┌─ RECORDS FOR THE EXERCISE

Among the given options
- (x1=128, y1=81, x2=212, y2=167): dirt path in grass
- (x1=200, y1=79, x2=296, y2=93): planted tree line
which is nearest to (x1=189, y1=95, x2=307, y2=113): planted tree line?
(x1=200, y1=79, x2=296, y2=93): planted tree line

└─

Rewrite the records above as a JSON list of strings, with one string for each line and no blank lines.

TASK OUTPUT:
[
  "Among the given options",
  "- (x1=128, y1=81, x2=212, y2=167): dirt path in grass",
  "- (x1=200, y1=79, x2=296, y2=93): planted tree line",
  "which is nearest to (x1=189, y1=95, x2=307, y2=113): planted tree line?",
  "(x1=200, y1=79, x2=296, y2=93): planted tree line"
]